#### Extrait de page

Les développements de ces dernières années dans l’affrontement général avec la formation des zones régionales intégrées (comme en Europe et dans les autres parties du monde), la pression et l’initiative des puissances impérialistes pour subordonner les zones des trois continents – liant ainsi indissolublement les deux types de processus révolutionnaires, dans le centre et la périphérie -, l’unité des stratégies capitalistes que les prolétaires doivent affronter dans toutes les aires du globe et qui tend à les homogénéiser comme classe, offrent à l’exigence d’un nouvel internationalisme prolétarien les bases objectives concrètes, et une importance fondamentale dans une perspective révolutionnaire.

Dans le cadre actuel de la crise, la réduction des marges de manoeuvre des capitalistes dans la chasse aux profits, et donc la nécessité qui est leur à coloniser toujours plus tout le domaine de la vie sociale, et la dynamique violente des contradictions qui risquent de mettre en question leur régimentation et leur pouvoir, oblige l’impérialisme à déchaîner une contre-révolution aussi bien ouverte que préventive.

Ce n’est certainement pas un fait nouveau. Depuis 20 ans en effet la lutte de classe doit affronter la contre-révolution préventive. Mais il est évident que nous sommes face à un saut de qualité dans les formes et dans l’intensité des instruments mis en oeuvre.

########

Recopiez fidèlement le passage de l'extrait sur la contre-révolution, en commençant par « Ce n’est certainement » et en continuant jusqu'à « mis en oeuvre. ».

#### Documents fournis

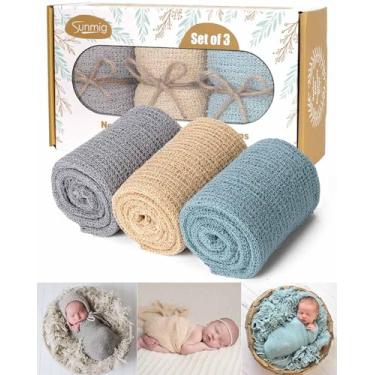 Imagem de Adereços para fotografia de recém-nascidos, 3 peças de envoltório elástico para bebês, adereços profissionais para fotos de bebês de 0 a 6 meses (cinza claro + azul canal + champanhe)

########
#### Documents fournis

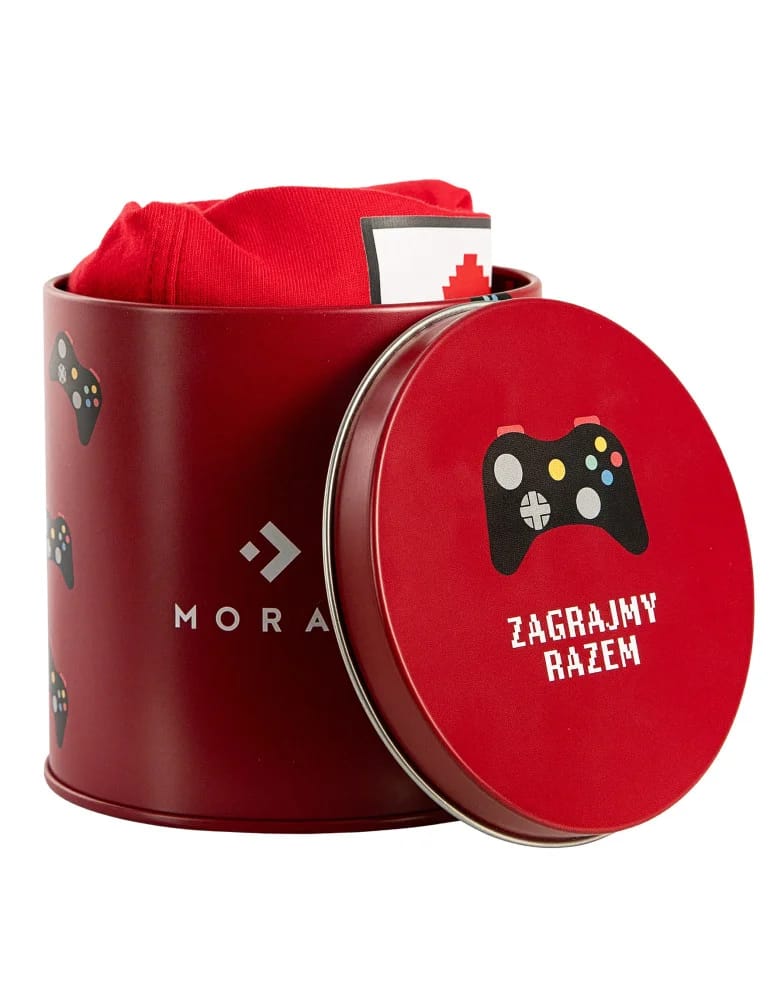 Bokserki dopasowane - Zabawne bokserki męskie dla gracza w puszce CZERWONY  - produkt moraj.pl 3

########
#### Documents fournis

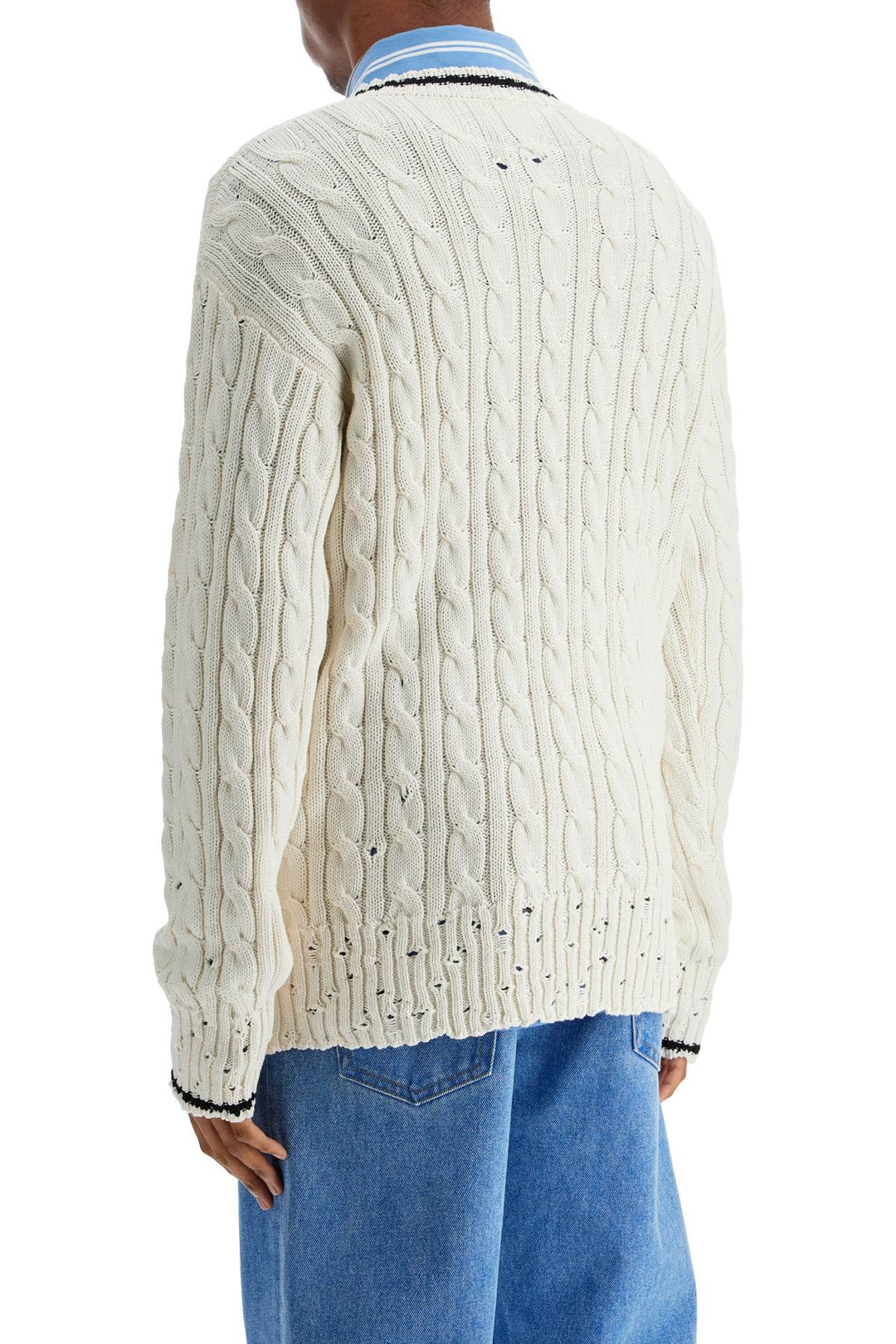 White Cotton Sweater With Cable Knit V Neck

########

● Corrigé
Ce n’est certainement pas un fait nouveau. Depuis 20 ans en effet la lutte de classe doit affronter la contre-révolution préventive. Mais il est évident que nous sommes face à un saut de qualité dans les formes et dans l’intensité des instruments mis en oeuvre.